World War 2 Stories for Sheffield

                         David Heydon 

Thomas Heydon’s World War 2 service in Palestine, Egypt, Italy as well as Europe. – Part 1

By actiondesksheffield

People in story: Thomas William Heydon
Location of story: Perham Down, Egypt, Normandy
Unit name: 98 Squad
Background to story: Army


This story was submitted to the People’s War site by Roger Marsh of the ‘Action Desk – Sheffield’ Team on behalf of David Heydon.

My father, Thomas William Heydon, served all through the second world war but would not talk about his experiences apart from a few amusing anecdotes. He saw service in Palestine, Egypt, Italy as well as Europe.
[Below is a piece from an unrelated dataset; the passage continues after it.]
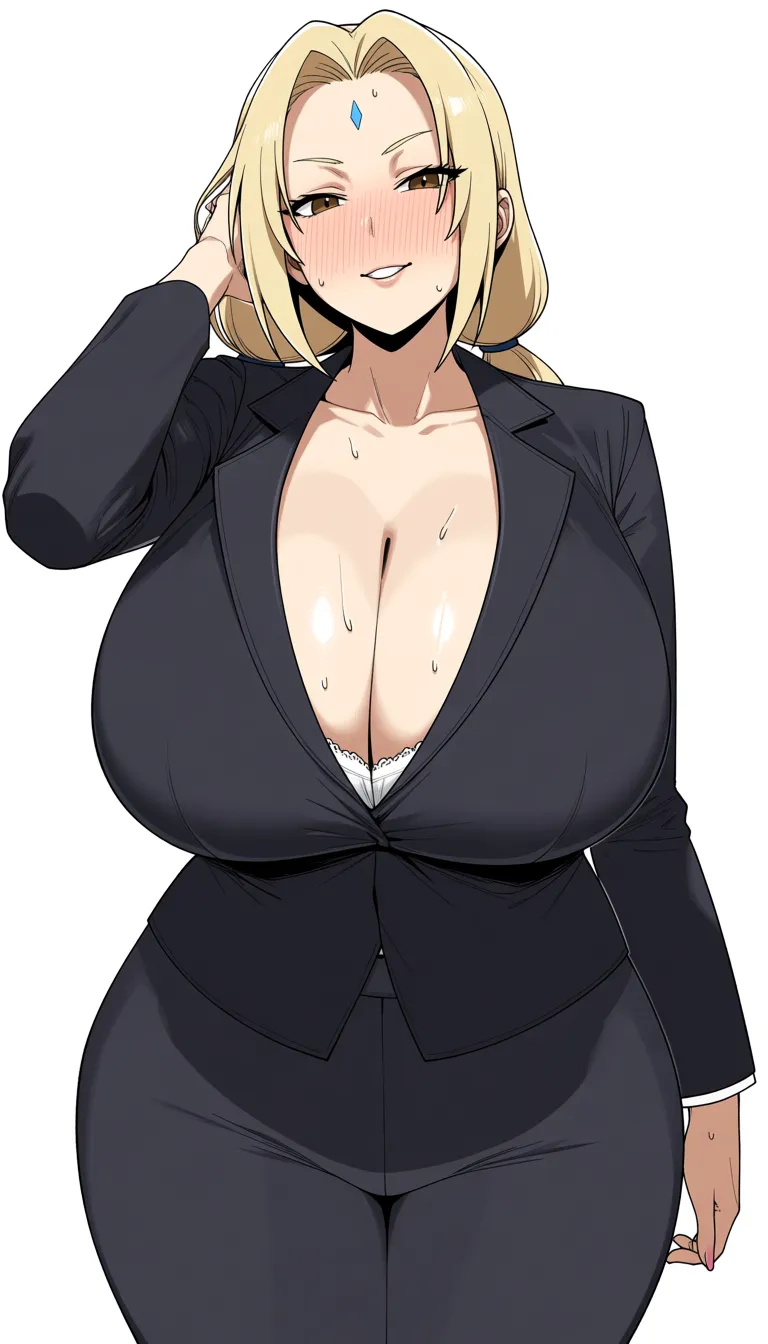 Tsunade, bobtheneet(artist), suit, skin_tight, lace-trimmed_legwear, huge_breasts, office_lady, wide_hips, curvy, cleavage, masterpiece, black_choker, shiny_skin, sweat, hand_in_own_hair, looking_at_viewer, hanging_breasts, seductive_smile, 1girl, good anatomy, blush, hentai_studio_quality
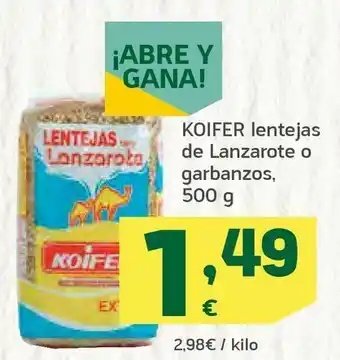 HiperDino Lentejas de lanzarote o garbanzos oferta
My father was enlisted at Perham Down on the 20th February 1941, and went on to be a motor mechanic doing his initial training at Swindon. He recalled that during his training, they were having a lecture on the workings of the turret fitted to a tank (I think it was a Sherman tank). My father said that one of his fellow trainees had fallen asleep. Inevitably the instructor also noticed this and called him down to the front of the class, implying that as he had fallen asleep, he must know it all and ordered him to tell the class about the turret. This he proceeded to do and went into greater detail than the instructor. It turned out that this man was the designer of the turret.
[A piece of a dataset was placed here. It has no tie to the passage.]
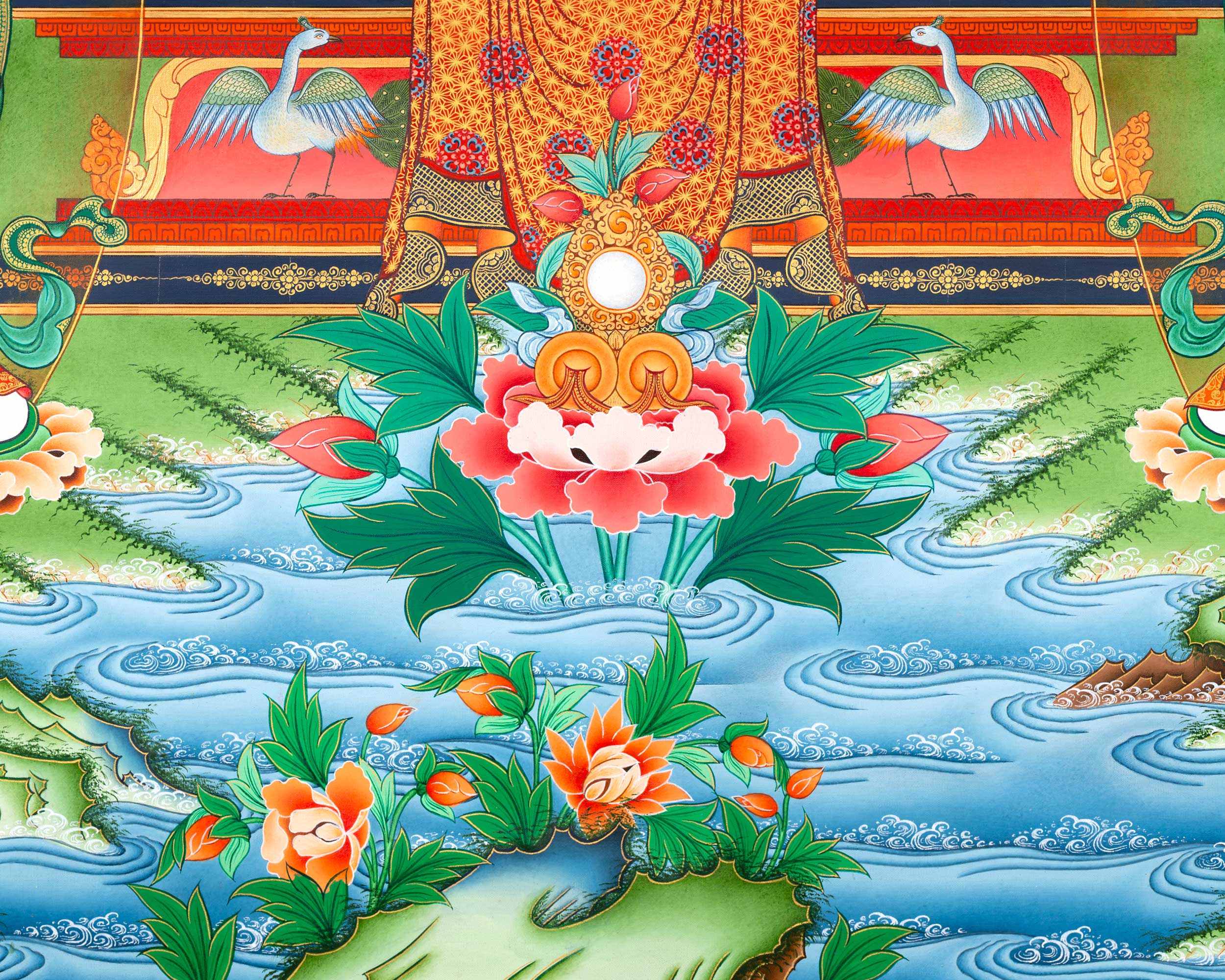 Amitabha Buddha with His Two Chief Disciples Thangka | The Buddha of Infinite Light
While in Egypt and the surrounding area he said that water was very precious, and to shave, you only had a small mug of water. If you wanted to wash any clothes, petrol was used, as this was more plentiful. After washing, the clothes were laid out on the sand to dry and air, to get rid of the petrol smell. For a bit of fun, what used to happen occasionally was that, after the clothes had been laid out someone would come along and toss a lighted match onto the clothes. All that was left was a charred outline of the clothes and a neat line of buttons.
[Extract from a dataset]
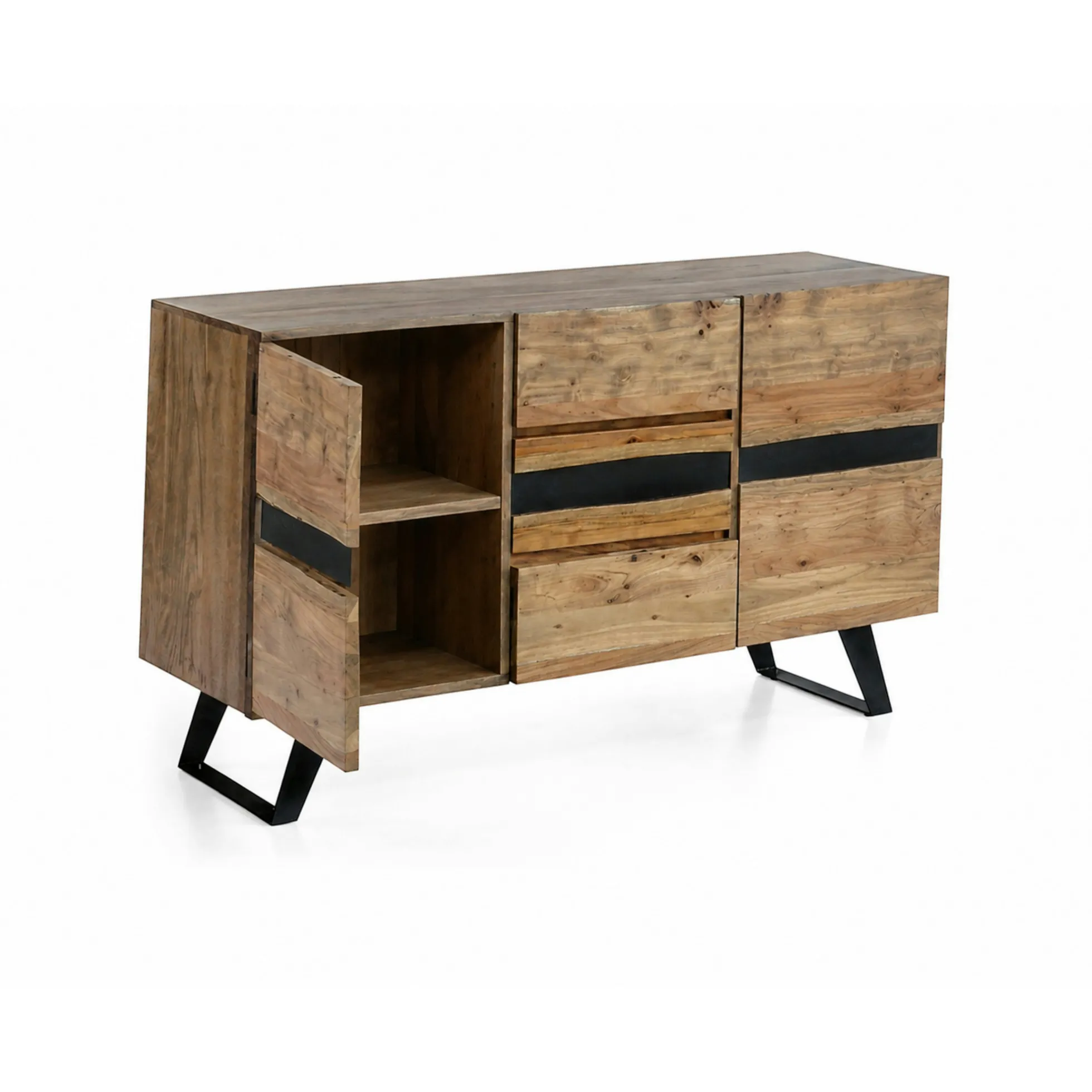 Buffet en bois d'acacia 2 portes 3 tiroirs CANYON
Also in the desert, he tells of an officer who was forever complaining that his jeep would not start. As a mechanic, my father was given the task to find out what was wrong with it. He said he would recover the jeep but could never find anything wrong with it. Eventually, after questioning the officer on his starting procedure, he had a habit of pumping the accelerator several times before trying to start the engine. My father realised that the engine was being flooded. He told the officer that the problem was that he had too much electricity in his body and in order to start the jeep, he was to make sure that it was in neutral, and then whilst standing at the side of the jeep, reach into the jeep and press the starter. This worked perfectly and he never had any more trouble from this officer or his jeep.

The last two stories concern his time when he was in Normandy. He and a group of other mechanics were sitting round a small wood burning stove trying to keep warm and drinking what he called Applejack (this being Normandy was either cider or more likely Calvados). Suddenly a bomb went off somewhere close by. Everyone naturally dived for cover, and he said that one of the men had rolled several times across the floor and that when he sat up, he had not spilt a drop of his drink, the only one who hadn’t.

On another night a group of them were sitting round a pot bellied stove trying to keep warm. Another trooper came in and asked to join the circle round the fire, but no one would move or give him room. He then promptly climbed over them and urinated all over the stove saying, “If you won't let me join you, none of you are going to enjoy the heat.”